[tlaplus] Re: Ideas for model-checking probabilistic consensus systems?

Resurrecting this thread, because it continues to recur in my thoughts.

Newcomers to TLA+ are often confused that actions such as a network message getting lost are given the same "weight" as happy path actions like receiving & processing that message. They intuitively think of network failures as a lower-probability event, and want some way to express this. It takes some cajoling to convince them this equal weighting of the unhappy path is actually a good thing - TLA+ requires you to be very explicit about what assumptions are required for your safety or liveness invariants to hold.

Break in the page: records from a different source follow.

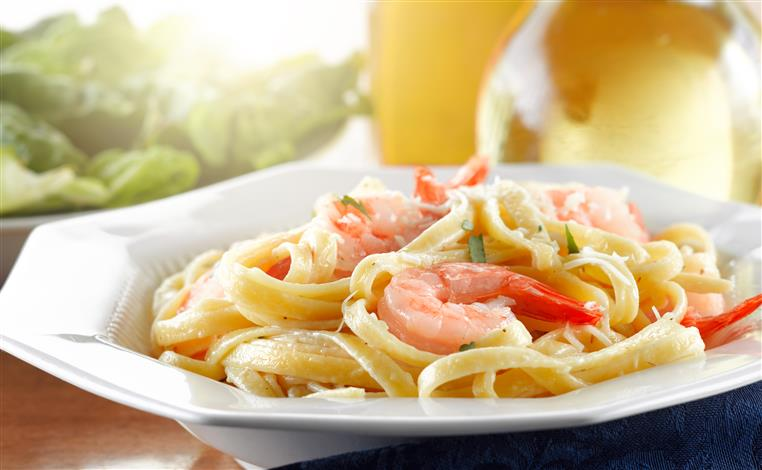 Linguini with shrimp in white dish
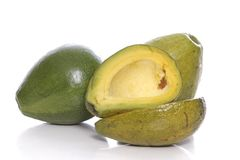 Whole and cut avocados Royalty Free Stock Photos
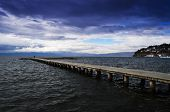 Stone pier and stormy weather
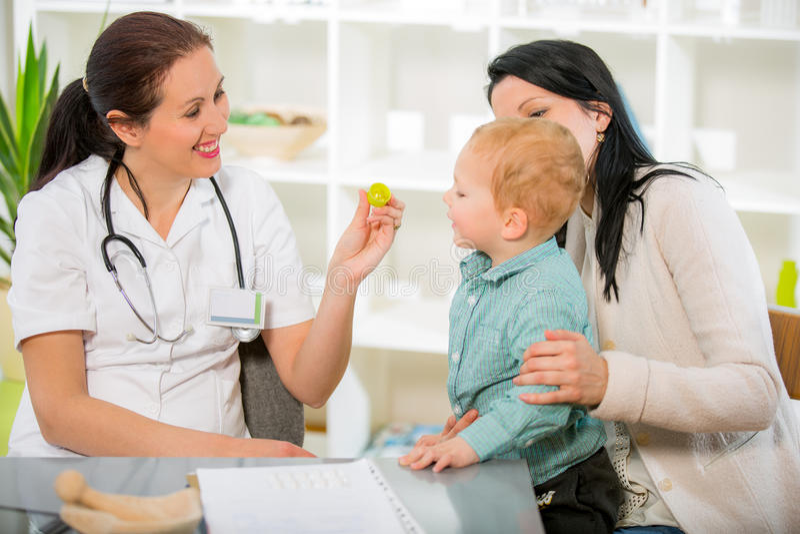 Молодая женщина и ее ребенок на homeopaths доктора стоковые изображения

But what if we want to address the probabilistic nature of reality head-on? What if we had some way to express safety invariants which only hold probabilistically? How would that work, and what would it look like?

Consider an issue known to any developer in a large company: the flaky unit test. Say you have N unit tests, each with uniform independent probability of failure; if any one of them fails, the whole test run fails. Given probability P of each individual unit test failing, will the test run pass with probability at least 0.5? Let's write this in a spec with some hypothetical extension to the TLA+ language:

--------------------------- MODULE FlakyUnitTests ---------------------------

EXTENDS
    Reals

CONSTANTS
    Test,
    TestFailureProbability

ASSUME
    /\ TestFailureProbability \in {r \in Real : 0 <= r /\ r <= 1}

VARIABLES
    executed,
    succeeded

PTestOutcome[outcome \in BOOLEAN] ==
    IF outcome
    THEN 1 - TestFailureProbability
    ELSE TestFailureProbability

Init ==
    /\ executed = [t \in Test |-> FALSE]
    /\ succeeded = [t \in Test |-> FALSE]

TypeInvariant ==
    /\ executed \in [Test -> BOOLEAN]
    /\ succeeded \in [Test -> BOOLEAN]

SafetyInvariant ==
    /\ (\A t \in Test : executed[t]) =>
        /\ (\A t \in Test : succeeded[t]) WITH P(0.5, 1)

RunTest(t) ==
    /\ ~executed[t]
    /\ \E outcome \in BOOLEAN WITH PTestOutcome:
        /\ succeeded' = [succeeded EXCEPT ![t] = outcome]
    /\ executed' = [executed EXCEPT ![t] = TRUE]

Next ==
    \/ \E t \in Test : RunTest(t)

Spec ==
    /\ Init
    /\ [][Next]_<<executed, succeeded>>

THEOREM Spec => TypeInvariant /\ SafetyInvariant

=============================================================================

Here we use the keyword WITH in two ways:

1. Expressing the probability of taking each branch in a nondeterministic step

2. Expressing the probability of a predicate holding true for a state; the P(low, high) function specifies the range in which this probability must lie

If no WITH is specified for a state transition, that state transition is given a 100% probability of occurring.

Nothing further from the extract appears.